Changelog

This page documents all notable changes to SyncEngine.

Version 0.2.0 (2025-01-XX)

New Features

Progress Tracking Enhancement

  • Added comprehensive file-level progress tracking with byte-level precision

  • New SyncProgressTracker with callback support for real-time progress monitoring

  • Upload progress events: SCAN_DIR_START, SCAN_DIR_COMPLETE, UPLOAD_BATCH_START, UPLOAD_FILE_START, UPLOAD_FILE_PROGRESS, UPLOAD_FILE_COMPLETE, UPLOAD_FILE_ERROR, UPLOAD_BATCH_COMPLETE

  • Download progress events: DOWNLOAD_BATCH_START, DOWNLOAD_FILE_START, DOWNLOAD_FILE_PROGRESS, DOWNLOAD_FILE_COMPLETE, DOWNLOAD_FILE_ERROR, DOWNLOAD_BATCH_COMPLETE

  • Each event provides detailed information via SyncProgressInfo including file paths, byte counts, transfer speeds, and ETAs

  • Progress tracking now supports both sync_pair() and download_folder() methods

Advanced Upload Control

  • Added parent_id parameter to SyncPair - upload directly into a specific folder ID without path resolution

  • Added files_to_skip parameter to sync_pair() - skip specific files during sync (useful for duplicate handling)

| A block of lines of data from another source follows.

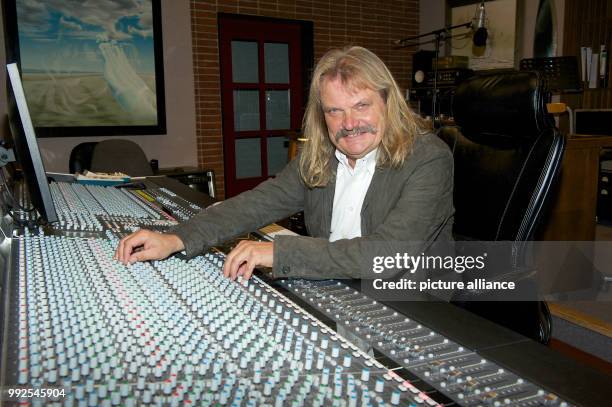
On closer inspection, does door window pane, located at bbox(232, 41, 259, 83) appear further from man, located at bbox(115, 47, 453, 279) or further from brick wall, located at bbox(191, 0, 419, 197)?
man, located at bbox(115, 47, 453, 279)

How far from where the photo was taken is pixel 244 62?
5434mm

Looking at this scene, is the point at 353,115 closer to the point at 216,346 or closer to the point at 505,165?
the point at 505,165

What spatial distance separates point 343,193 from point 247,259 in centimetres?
54

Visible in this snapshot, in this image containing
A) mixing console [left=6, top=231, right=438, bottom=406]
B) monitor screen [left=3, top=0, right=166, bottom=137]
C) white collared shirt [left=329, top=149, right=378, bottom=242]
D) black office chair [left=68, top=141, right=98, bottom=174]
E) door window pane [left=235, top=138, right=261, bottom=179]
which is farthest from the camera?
door window pane [left=235, top=138, right=261, bottom=179]

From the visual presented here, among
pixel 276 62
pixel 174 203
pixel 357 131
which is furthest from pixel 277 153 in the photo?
pixel 357 131

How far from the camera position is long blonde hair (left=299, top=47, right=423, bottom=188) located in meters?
1.33

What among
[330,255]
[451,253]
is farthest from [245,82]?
[330,255]

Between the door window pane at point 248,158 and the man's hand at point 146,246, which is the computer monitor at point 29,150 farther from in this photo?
the door window pane at point 248,158

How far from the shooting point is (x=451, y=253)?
1.55m

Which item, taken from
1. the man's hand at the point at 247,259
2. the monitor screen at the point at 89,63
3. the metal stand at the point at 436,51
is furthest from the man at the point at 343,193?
the monitor screen at the point at 89,63

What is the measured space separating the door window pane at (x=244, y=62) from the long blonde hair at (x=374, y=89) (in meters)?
4.06

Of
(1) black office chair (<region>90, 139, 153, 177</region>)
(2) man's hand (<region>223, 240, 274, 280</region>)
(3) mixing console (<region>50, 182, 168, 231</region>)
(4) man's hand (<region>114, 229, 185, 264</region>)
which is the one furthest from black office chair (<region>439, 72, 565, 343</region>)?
(1) black office chair (<region>90, 139, 153, 177</region>)

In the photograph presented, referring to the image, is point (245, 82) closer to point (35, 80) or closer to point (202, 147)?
point (202, 147)

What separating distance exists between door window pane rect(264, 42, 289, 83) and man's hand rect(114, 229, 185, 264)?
462 centimetres
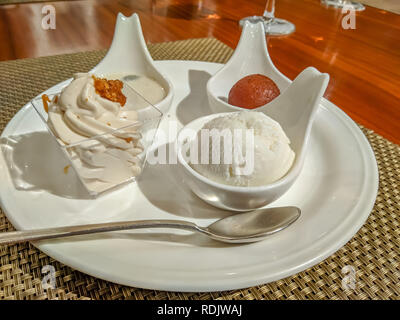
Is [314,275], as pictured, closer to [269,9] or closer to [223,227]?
[223,227]

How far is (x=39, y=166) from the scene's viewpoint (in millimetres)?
750

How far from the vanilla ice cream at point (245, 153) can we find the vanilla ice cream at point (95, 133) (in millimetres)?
154

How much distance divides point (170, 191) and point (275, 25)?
1543 millimetres

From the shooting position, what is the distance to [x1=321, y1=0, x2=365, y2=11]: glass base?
2.33m

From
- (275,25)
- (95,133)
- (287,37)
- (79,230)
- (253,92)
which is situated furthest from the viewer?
(275,25)

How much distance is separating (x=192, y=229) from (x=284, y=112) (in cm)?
42

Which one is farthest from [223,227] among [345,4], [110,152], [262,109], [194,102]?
[345,4]

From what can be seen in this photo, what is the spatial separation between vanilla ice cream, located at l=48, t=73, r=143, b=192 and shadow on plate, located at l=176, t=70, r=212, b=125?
0.26 m

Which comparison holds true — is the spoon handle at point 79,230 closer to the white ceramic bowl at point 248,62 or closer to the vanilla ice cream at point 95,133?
the vanilla ice cream at point 95,133

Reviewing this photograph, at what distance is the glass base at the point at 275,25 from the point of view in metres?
1.80

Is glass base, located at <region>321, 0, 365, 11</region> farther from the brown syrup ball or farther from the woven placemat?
the woven placemat

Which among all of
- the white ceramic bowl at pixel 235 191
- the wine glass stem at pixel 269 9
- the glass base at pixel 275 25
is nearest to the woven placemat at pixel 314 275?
the white ceramic bowl at pixel 235 191
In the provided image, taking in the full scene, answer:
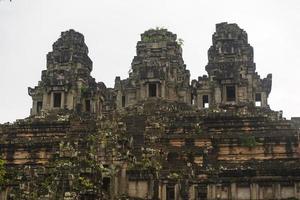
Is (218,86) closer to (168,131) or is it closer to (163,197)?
(168,131)

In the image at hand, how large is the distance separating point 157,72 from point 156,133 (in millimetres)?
7874

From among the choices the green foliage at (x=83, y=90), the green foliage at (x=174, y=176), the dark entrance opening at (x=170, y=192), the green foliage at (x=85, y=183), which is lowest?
the dark entrance opening at (x=170, y=192)

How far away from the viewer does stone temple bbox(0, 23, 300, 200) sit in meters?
27.8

  • Added file_renames parameter to sync_pair() - rename files during upload (useful for duplicate handling)

Force Upload/Download

  • Added force_upload parameter to sync_pair() - bypass hash/size comparison and upload all source files even when they match remote files

  • Added force_download parameter to sync_pair() - bypass hash/size comparison and download all destination files even when they match local files

  • Perfect for implementing “replace” duplicate handling strategies

  • Works with all sync modes: SOURCE_TO_DESTINATION, SOURCE_BACKUP, DESTINATION_TO_SOURCE, DESTINATION_BACKUP, TWO_WAY

  • Still respects files_to_skip and file_renames parameters

  • In TWO_WAY mode, force_upload takes precedence when both flags are set

Comparison Modes (NEW)

  • Added ComparisonMode enum for flexible file comparison strategies

  • HASH_THEN_MTIME: Default - uses hash when available, falls back to mtime

  • SIZE_ONLY: For encrypted storage where hash is unavailable (e.g., encrypted vaults)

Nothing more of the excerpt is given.